Now, the really interesting bit that I'll leave with you today is exactly how those I/O Port bits represent what to turn on and what to turn off. It's actually fairly confusing at first. You can read about this in much more detail on the C64 Wiki article about Bank Switching.

3 bits gives us 8 possible values, from %000 (0) to %111 (7). There are however 4 possible regions that can be substituted in place of RAM.

Pages $A0 - $BF can be either the BASIC ROM or RAM.
Pages $D0 - $DF can be either I/O, the Character ROM or RAM. And 
Pages $E0 - $FF can be either the KERNAL ROM or RAM.

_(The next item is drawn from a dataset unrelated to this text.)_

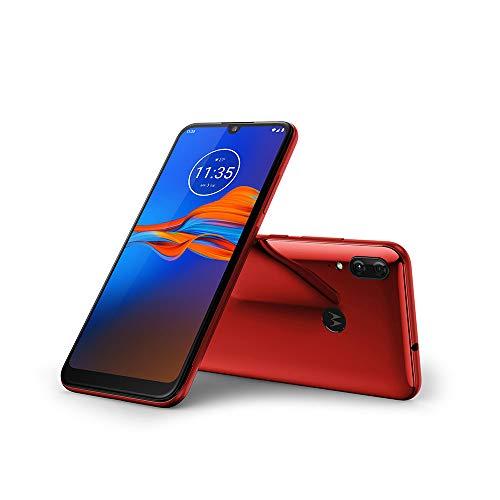 "Motorola Moto E6 Plus (32GB, 2GB RAM) 6.1"" Max Vision Screen, 3000mAh Removable Battery, Hotspot, FM Radio, US + Global 4G LTE Dual SIM GSM Factory Unlocked XT2025-1 - International Model (Cherry)"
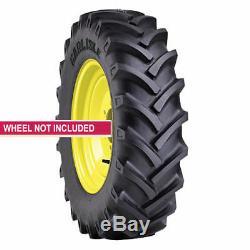 2 New Tires 12.4 28 Carlisle R-1 Tractor CSL 24 6 Ply Tube Type 12.4x28 Farm ATD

Altogether there are more combinations of these 4 switchable banks than can be represented with only 3 bits. If it weren't for the Character ROM (which doesn't need to be accessed all that often), it could have been so clean:

Bit 1 toggles between BASIC and RAM, 
Bit 2 toggles between I/O and RAM, and
Bit 3 toggles between KERNAL and RAM

What you'll notice if you look closely though is that it is possible to have the KERNAL banked in alone with the rest RAM, but it is not possible to have BASIC banked in without also having the KERNAL banked in. As it happens this is actually pretty convenient, because the KERNAL provides a bunch of low level routines that make the system work and it can easily be used in isolation. The BASIC ROM on the other hand is essentially a frontend interface to controlling KERNAL routines.

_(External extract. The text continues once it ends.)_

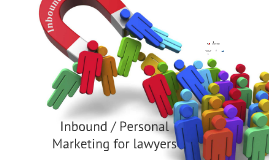 Inbound/Personal Marketing Legalink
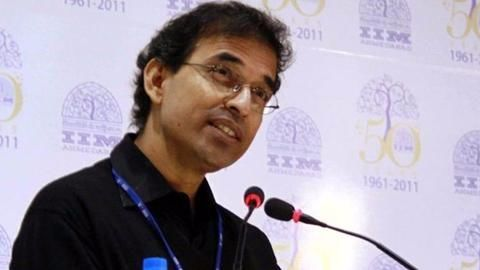 After a year, Harsha Bhogle to return to English commentary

When the BASIC ROM executes a PRINT statement, it is under-the-hood calling the KERNAL routine for CHROUT. And it is the KERNAL routine that is interpreting the PETSCII value to be output and how that will affect the state of the screen. And so, it makes absolutely no sense to bank in BASIC but bank out the KERNAL. That's handy because there aren't enough bits in the I/O port to do it anyway.

UPDATE: November 5, 2018

I'm updating this rather old post, just over 2 years after I wrote it. I need to issue a correction. The 6510 indeed has a special processor port. And three of the bits of that port, the 3 controlled by the lower three bits of address $01, do control the C64's Rom, I/O and memory map, via the PLA.

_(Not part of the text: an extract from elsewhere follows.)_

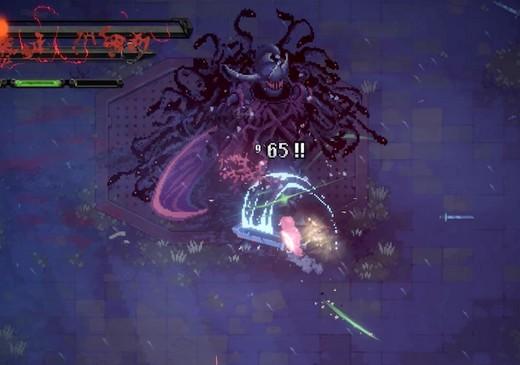 Обзор игры Eldest Souls - Видеообзор - GameGrom.Ru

However, the processor port is not only 3 bits wide. It's actually 6 bits wide. In the segment of schematic below, you can see the 6510's labeled pins. Along the upper right hand side, you can see P0, P1, and P2. These are for Port pins, 0, 1 and 2. These run down and over to little pill shaped blobs with a pointed right end. These little labeled blobs indicate that the connection continues somewhere else on the schematic at a similar blob of the same label. In this case, the full schematic is split onto both front and back of the large fold-out page. The other side of these connections are wired into the PLA. Note that the direction of the arrow indicates the direction of information flow. Here, the processor is writing 3 bits to the PLA to set the memory map configuration.

If you notice though, the top end of the CPU, in the schematic, also lists P3, P4 and P5. These are three additional bits of the same port. Controlled by the next three bits of address $01. These are connected to the cassette port's motor, sense, and write. The cassette port's read line is controlled by one of the CIA's, not shown here.

As an interesting aside, I've known for a long time that datasettes were used in Europe for longer than they were in North America. I also knew that it was related to the high cost of a disk drive, compared to a relatively inexpensive datasette. But I never really understood why a datasette was so much cheaper to build.

Now I understand. The motor, the sensor, the read and write data lines as well as the 9V and 5V DC required to power and drive the datasette, are all controlled directly by hardware that is already in the computer. The KERNAL ROM has datasette reading and writing routines that control the CPU's port lines to directly control what is read from and written to the cassette magnetic media. A disk drive, on the other hand, is an entire 8-bit computer with its own OS, that intelligently speaks the IEC serial bus protocol, buffers data, executes commands, and more. On the inside of a datasette, by contrast, there is virtually nothing. Just the motor, sensor assembly and read/write head, wired directly to the computer. That is why a datasette is so much less expensive than a fancy disk drive.